The social dynamics of ethnocentric charge and countercharge are confined almost exclusively to the cultural wars over values and their scope. Social power and the relative positionings of those charging and charged remain largely unaddressed. And yet power is at the heart of the ethnocentric concern, in both its universalistic versions, to maintain and refine social homogeneity. The most extreme form of ethnically predicated and produced homogenization is reflected in the phenomenon of "ethnocratic states." These are states in which a single ethnically defined or self-ascribed group seeks, and seeks to maintain, power on just those terms (Yiftachel, 2002, 2004).
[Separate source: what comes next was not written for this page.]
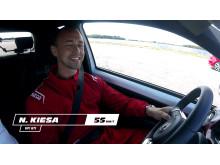 GTI 6 NICOLAS KIESA Driving slow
In the self-defining extreme, ethnocratic states are keen to remove all those identified within as "minorities" who refuse or (more likely) are refused to join or affirm the dominant conception of social value and belonging, the common "nation-state." The ethnocratic state takes itself to be born out of a single, common history, cultural legacy, language, religious tradition, and racial kinship. Consider, for example, the radical Romanian nationalist Radu Sorescu who first defined the "ethnocratic state" as an aspiring commitment, in his case for Romania in the 1930s (Dreapta). The ethnocratic state thus conceived fashions a peculiar sort of state personality, mixing the perceived need to defend society against or "clean" it of threatening heterogeneities with the related concern to claim power by asserting it over those deemed inferior or immature, distinct or detrimental.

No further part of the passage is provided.